- _Consigne_
Poursuivez l'article sur la division de la base MAGA face à une éventuelle frappe contre l'Iran, en reprenant juste après sa dernière phrase.

- _Extrait_
-----

La perspective d’un ordre de frappe américain sur l’Iran fissure les rangs de la base MAGA, longtemps unie par son rejet des interventions prolongées à l’étranger. Entre pressions internes et inquiétudes stratégiques, Trump navigue à vue.
Des anciennes convictions en tension
La perspective que le président Donald Trump puisse ordonner une attaque contre les installations nucléaires iraniennes a déchiré les dirigeants de sa base politique, une coalition en partie forgée par l’opposition de Trump aux précédentes guerres au Moyen-Orient.
Lorsqu’il s’est présenté dans le hall de la Trump Tower et a lancé sa première campagne présidentielle il y a dix ans cette semaine, Trump a promis « d’empêcher l’Iran d’obtenir des armes nucléaires », une posture qu’il a maintenue. Mais il s’est aussi démarqué des faucons des deux partis, critiquant les « guerres sans fin », en particulier les conflits au Moyen-Orient qui ont marqué les deux premières décennies du XXIᵉ siècle, consolidant ainsi une coalition d’électeurs opposés aux dépenses militaires à l’étranger.

-----

Questions sur des scènes en images
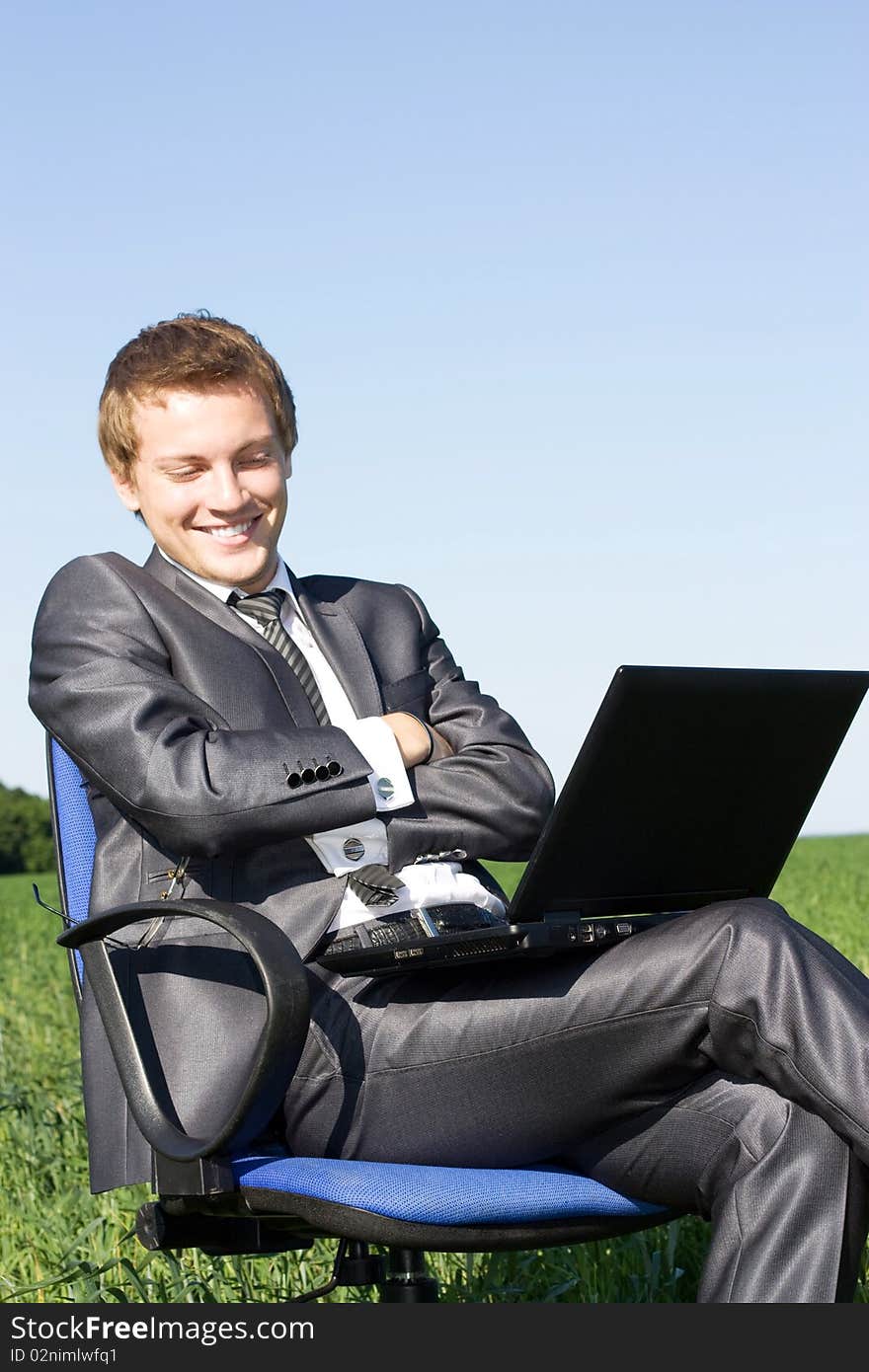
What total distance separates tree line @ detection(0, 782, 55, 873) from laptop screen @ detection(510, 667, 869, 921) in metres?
43.2

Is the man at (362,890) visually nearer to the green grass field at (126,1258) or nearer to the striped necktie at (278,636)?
the striped necktie at (278,636)

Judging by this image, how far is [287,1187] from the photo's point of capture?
234cm

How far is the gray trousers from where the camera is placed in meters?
2.19

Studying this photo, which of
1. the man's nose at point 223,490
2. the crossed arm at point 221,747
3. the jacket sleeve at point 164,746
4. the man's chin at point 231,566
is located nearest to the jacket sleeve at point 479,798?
the crossed arm at point 221,747

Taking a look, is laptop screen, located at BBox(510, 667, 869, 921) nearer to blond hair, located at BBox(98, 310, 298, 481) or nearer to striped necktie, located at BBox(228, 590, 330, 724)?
striped necktie, located at BBox(228, 590, 330, 724)

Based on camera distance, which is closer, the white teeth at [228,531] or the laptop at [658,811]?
the laptop at [658,811]

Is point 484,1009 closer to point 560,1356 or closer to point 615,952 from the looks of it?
point 615,952

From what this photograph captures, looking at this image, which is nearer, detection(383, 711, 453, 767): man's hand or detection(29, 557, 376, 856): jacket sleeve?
detection(29, 557, 376, 856): jacket sleeve

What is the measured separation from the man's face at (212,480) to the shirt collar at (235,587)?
0.01 metres

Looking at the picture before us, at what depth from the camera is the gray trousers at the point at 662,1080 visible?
7.20 ft

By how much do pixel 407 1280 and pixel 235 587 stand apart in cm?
127

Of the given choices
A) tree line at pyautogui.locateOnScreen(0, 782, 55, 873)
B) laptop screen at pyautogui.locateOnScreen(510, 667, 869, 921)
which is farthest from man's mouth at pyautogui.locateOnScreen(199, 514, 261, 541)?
tree line at pyautogui.locateOnScreen(0, 782, 55, 873)

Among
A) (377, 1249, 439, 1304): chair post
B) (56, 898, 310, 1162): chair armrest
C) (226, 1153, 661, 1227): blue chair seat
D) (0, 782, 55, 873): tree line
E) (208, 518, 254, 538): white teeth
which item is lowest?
(0, 782, 55, 873): tree line

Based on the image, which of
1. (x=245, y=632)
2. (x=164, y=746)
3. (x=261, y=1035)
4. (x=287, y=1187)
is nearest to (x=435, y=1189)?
(x=287, y=1187)
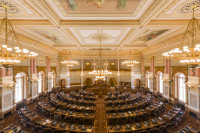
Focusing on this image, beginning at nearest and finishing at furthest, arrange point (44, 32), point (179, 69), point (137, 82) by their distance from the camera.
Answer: point (44, 32) < point (179, 69) < point (137, 82)

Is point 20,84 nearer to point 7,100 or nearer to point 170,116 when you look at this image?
point 7,100

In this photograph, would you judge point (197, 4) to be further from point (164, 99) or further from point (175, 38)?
point (164, 99)

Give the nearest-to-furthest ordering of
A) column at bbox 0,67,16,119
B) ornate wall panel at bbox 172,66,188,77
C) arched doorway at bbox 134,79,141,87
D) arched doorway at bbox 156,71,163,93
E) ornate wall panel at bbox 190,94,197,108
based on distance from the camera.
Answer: column at bbox 0,67,16,119 < ornate wall panel at bbox 190,94,197,108 < ornate wall panel at bbox 172,66,188,77 < arched doorway at bbox 156,71,163,93 < arched doorway at bbox 134,79,141,87

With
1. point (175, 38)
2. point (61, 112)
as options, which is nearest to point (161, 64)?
point (175, 38)

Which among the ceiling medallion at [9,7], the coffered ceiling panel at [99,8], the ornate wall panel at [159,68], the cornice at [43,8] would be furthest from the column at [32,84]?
the ornate wall panel at [159,68]

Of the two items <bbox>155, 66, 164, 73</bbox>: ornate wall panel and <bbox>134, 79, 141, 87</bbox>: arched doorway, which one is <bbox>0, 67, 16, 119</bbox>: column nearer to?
<bbox>155, 66, 164, 73</bbox>: ornate wall panel

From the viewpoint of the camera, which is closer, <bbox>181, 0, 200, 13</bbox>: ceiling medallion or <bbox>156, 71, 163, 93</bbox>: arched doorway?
<bbox>181, 0, 200, 13</bbox>: ceiling medallion

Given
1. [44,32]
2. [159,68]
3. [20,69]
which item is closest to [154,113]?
[159,68]

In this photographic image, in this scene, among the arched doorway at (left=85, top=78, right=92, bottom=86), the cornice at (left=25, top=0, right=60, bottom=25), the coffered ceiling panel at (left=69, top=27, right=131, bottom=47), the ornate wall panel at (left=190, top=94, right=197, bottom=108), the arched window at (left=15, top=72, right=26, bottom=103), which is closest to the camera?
the cornice at (left=25, top=0, right=60, bottom=25)

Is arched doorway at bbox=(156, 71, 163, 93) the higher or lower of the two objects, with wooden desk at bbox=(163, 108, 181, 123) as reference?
higher

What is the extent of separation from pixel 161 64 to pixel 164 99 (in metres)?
4.63

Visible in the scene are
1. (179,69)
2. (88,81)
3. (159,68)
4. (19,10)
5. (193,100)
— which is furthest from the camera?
(88,81)

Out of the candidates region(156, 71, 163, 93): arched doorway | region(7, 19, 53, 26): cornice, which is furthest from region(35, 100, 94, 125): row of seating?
region(156, 71, 163, 93): arched doorway

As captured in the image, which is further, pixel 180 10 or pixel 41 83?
pixel 41 83
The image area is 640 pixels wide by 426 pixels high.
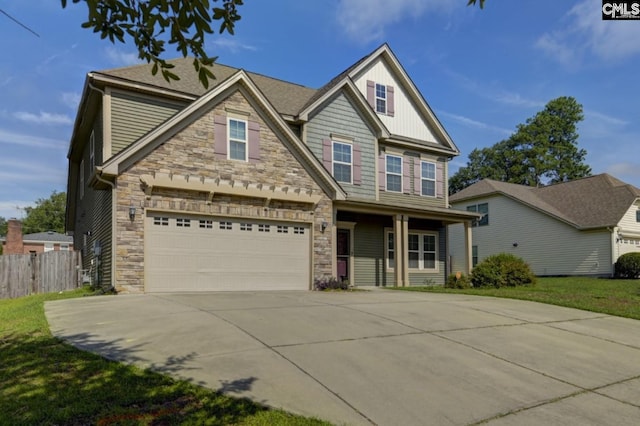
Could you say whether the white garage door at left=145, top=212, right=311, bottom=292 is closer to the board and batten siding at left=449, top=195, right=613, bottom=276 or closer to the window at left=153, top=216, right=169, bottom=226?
the window at left=153, top=216, right=169, bottom=226

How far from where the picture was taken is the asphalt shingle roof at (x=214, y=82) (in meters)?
14.2

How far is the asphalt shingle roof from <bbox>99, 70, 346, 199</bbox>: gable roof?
0.68 meters

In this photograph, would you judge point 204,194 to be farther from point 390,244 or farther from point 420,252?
point 420,252

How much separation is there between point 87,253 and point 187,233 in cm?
636

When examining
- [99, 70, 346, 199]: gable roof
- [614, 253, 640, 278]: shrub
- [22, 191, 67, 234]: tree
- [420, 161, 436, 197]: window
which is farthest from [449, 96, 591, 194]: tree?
[22, 191, 67, 234]: tree

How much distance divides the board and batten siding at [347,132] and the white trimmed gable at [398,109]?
1573 mm

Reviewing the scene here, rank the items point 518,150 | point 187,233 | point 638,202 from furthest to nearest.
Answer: point 518,150 → point 638,202 → point 187,233

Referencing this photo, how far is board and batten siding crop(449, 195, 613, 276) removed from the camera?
81.8 ft

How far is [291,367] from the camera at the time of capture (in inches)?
212

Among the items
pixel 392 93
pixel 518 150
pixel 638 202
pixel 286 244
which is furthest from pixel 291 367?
pixel 518 150

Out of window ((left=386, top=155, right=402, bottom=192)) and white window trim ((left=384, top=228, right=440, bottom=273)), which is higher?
window ((left=386, top=155, right=402, bottom=192))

-----

- _Réponse_
Une base solide, mais divisée
Aujourd’hui, certaines figures historiques du mouvement Make America Great Again – des alliés de droite qui ont défendu ses positions les plus tranchées et l’ont soutenu après 2020 – mettent en garde : aider Israël contre l’Iran serait franchir une ligne rouge.
« En ce moment, je peux vous dire que le président Trump subit une pression énorme », a affirmé au Washington Post Stephen K. Bannon, ancien conseiller de Trump, anime une émission influente auprès des fidèles. Bannon compte parmi ceux qui s’opposent clairement à l’engagement militaire américain.

Les sondages de son premier mandat et de cette année montrent que les Républicains sont plus enclins que le reste des Américains à soutenir une action contre l’Iran, même si 25 à 30 % des Républicains rejettent une frappe militaire. Toutefois, les stratèges de la Maison-Blanche mesurent les risques : une guerre pourrait fragiliser la base MAGA.
J.D. Vance : une voix critique aux côtés de Trump
Le vice-président J.D. Vance, opposé à toute forme d’intervention étrangère, a souligné dans un long message sur les réseaux sociaux la pression exercée sur Trump. Défendant le bilan de son mentor, il a estimé que « les gens ont raison de s’inquiéter de l’implication étrangère après 25 ans de politique étrangère absurde ». Mais selon lui, « le président a acquis une certaine légitimité sur ce sujet ».
Ces derniers jours, Trump a montré peu de tolérance envers ses alliés devenus critiques. Lundi, il a qualifié Tucker Carlson de « bizarre », quelques heures après que ce dernier ait exprimé ses réserves sur le risque d’une guerre. Trump a aussi attaqué publiquement Tulsi Gabbard, directrice du renseignement national, défendue par des figures MAGA comme résistante aux « fauteurs de guerre » au sein des services de renseignement.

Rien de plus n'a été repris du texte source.